■ **Document excerpt**:
:::::

Monday, November 5, 2018

Am I a migratory bird?

O
n December 2018 it’ll be a year that I am 8,353 km away from home. At the same time, a North American Arctic tern will have flown 5 times that distance and a Blackpoll Warbler will have flown 6,000 km from the wintering grounds (Puerto Rico, Lesser Antilles, and northern parts of South America) to the breeding grounds (New Brunswick in Canada and other places in the United States). As a matter of fact, these later little birds fly non-stop over an average of 62 hours, up to 3 days, which would be the same as to flight from Kamloops to Barcelona 6 times. Isn’t that a miracle? It’s no surprise to me that aircrafts were designed based on these marvelous and extraordinary creatures.
As Matt was relating extraordinary stories about migration and birds, I kept on thinking about the journey migratory birds take year after year—do they miss home? do they even know where home is?... Yes, of course they know where home is,  because they return every year to breed. Something inside their tiny bodies is connected with that piece of land where they were born, and it turns on every spring—call it home, call it Mother Nature but something calls them to return. And this mechanism, this genetic program, is the responsible for their migratory restlessness.
Whilst the class was almost at its end, more thoughts and questions didn’t cease to pop up in my mind. Do I have the same innate program? Is someone trying to call me home? Am I like E.T.?... I might have a similar innate program that enables me to know where my home is but I sure don’t have all the other mechanisms that make migratory birds so efficient; for me, stars are shiny dots in the sky made out of gas and plasma (a superheated state of matter composed of subatomic particles), yet for them, stars take part in a bigger map which they can follow to get home (the magnetic field, sun compass, spatial orientation and experiences cues are crucial components of the map, too).

:::::

■ **Provided records**:
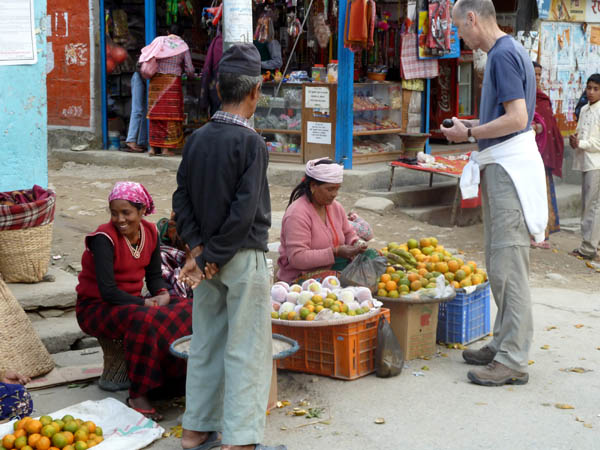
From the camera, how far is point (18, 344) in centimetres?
481

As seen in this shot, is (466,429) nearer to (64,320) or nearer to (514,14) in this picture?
(64,320)

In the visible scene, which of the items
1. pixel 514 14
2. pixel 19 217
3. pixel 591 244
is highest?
pixel 514 14

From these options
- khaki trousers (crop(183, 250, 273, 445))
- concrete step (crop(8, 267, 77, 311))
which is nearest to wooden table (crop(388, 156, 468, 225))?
concrete step (crop(8, 267, 77, 311))

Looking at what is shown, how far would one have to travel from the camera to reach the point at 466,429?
418cm

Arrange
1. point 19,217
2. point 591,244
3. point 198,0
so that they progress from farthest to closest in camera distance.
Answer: point 198,0
point 591,244
point 19,217

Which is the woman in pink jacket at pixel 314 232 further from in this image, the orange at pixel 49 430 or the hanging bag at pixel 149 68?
the hanging bag at pixel 149 68

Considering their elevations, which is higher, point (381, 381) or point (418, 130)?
point (418, 130)

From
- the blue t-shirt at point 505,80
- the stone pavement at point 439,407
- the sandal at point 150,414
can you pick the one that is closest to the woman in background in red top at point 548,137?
the stone pavement at point 439,407

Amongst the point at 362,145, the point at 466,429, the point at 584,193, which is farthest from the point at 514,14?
the point at 466,429

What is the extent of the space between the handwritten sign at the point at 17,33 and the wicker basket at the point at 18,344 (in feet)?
6.47

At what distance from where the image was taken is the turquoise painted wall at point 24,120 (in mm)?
6082

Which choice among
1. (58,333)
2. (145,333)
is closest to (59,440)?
(145,333)

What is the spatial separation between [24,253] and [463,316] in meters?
3.02

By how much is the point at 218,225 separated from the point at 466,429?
1.69 m
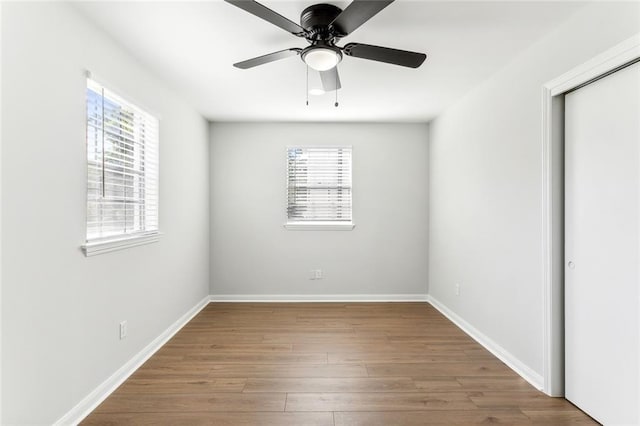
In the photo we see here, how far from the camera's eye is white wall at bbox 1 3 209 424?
5.41 feet

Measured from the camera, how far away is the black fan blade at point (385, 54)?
2107mm

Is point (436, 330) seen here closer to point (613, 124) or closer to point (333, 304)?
point (333, 304)

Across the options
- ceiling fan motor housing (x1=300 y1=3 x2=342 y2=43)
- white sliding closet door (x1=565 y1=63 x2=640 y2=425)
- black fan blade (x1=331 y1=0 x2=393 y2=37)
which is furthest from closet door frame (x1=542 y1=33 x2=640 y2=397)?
ceiling fan motor housing (x1=300 y1=3 x2=342 y2=43)

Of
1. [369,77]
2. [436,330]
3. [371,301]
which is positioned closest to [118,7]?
[369,77]

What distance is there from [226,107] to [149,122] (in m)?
1.12

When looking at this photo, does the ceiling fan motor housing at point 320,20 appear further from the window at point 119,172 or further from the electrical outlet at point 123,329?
the electrical outlet at point 123,329

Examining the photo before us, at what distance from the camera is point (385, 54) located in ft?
7.12

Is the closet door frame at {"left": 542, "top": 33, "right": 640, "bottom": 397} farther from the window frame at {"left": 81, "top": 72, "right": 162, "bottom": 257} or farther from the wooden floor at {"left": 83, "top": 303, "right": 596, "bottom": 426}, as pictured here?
the window frame at {"left": 81, "top": 72, "right": 162, "bottom": 257}

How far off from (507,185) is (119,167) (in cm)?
300

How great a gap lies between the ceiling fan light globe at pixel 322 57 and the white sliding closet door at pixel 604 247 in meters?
1.53

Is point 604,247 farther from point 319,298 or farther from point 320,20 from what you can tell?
point 319,298

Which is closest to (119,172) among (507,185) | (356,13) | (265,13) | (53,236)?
(53,236)

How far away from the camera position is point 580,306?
7.16ft

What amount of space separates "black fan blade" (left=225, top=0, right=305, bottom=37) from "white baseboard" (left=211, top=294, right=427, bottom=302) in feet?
11.5
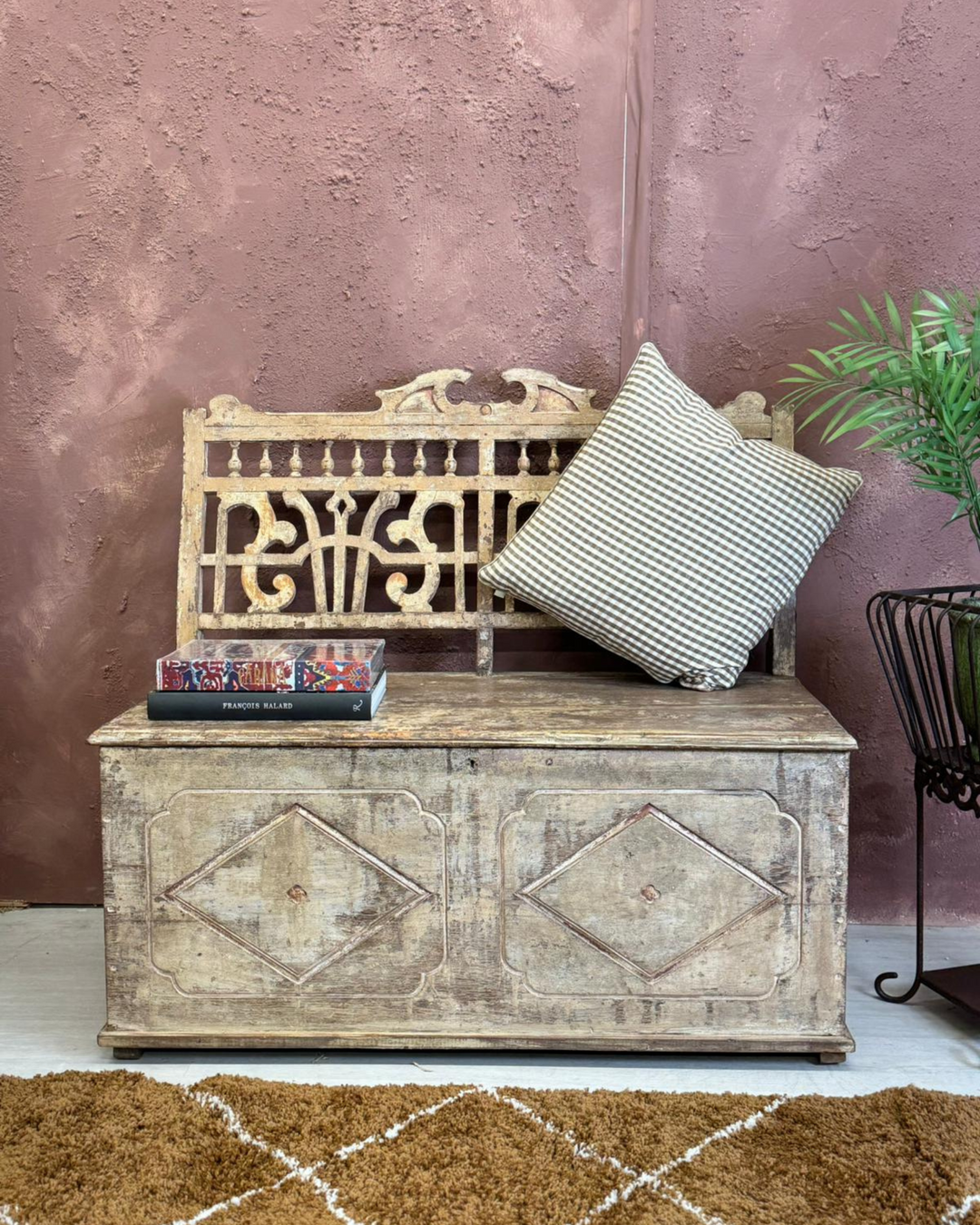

:::::

■ **Task set**:
- A) Reproduce the passage of the blog post on bird migration from "Monday, November 5, 2018" up to and including "and extraordinary creatures.", changing "Kamloops" to "Vancouver".
- B) Summarize the blog post on bird migration in two sentences.
- C) According to the blog post on bird migration, how long do Blackpoll Warblers fly non-stop?
Use only the blog post on bird migration.

■ **Results**:
- A)
Monday, November 5, 2018

Am I a migratory bird?

O
n December 2018 it’ll be a year that I am 8,353 km away from home. At the same time, a North American Arctic tern will have flown 5 times that distance and a Blackpoll Warbler will have flown 6,000 km from the wintering grounds (Puerto Rico, Lesser Antilles, and northern parts of South America) to the breeding grounds (New Brunswick in Canada and other places in the United States). As a matter of fact, these later little birds fly non-stop over an average of 62 hours, up to 3 days, which would be the same as to flight from Vancouver to Barcelona 6 times. Isn’t that a miracle? It’s no surprise to me that aircrafts were designed based on these marvelous and extraordinary creatures.

- B) The author, nearly a year and 8,353 km away from home, compares that distance with the far longer journeys of the Arctic tern and the Blackpoll Warbler, which flies non-stop for up to 3 days. Reflecting during a class on migration, the author wonders whether they share the birds' innate program that calls them home but notes lacking the birds' navigation mechanisms, such as using the stars as a map.

- C) An average of 62 hours, up to 3 days.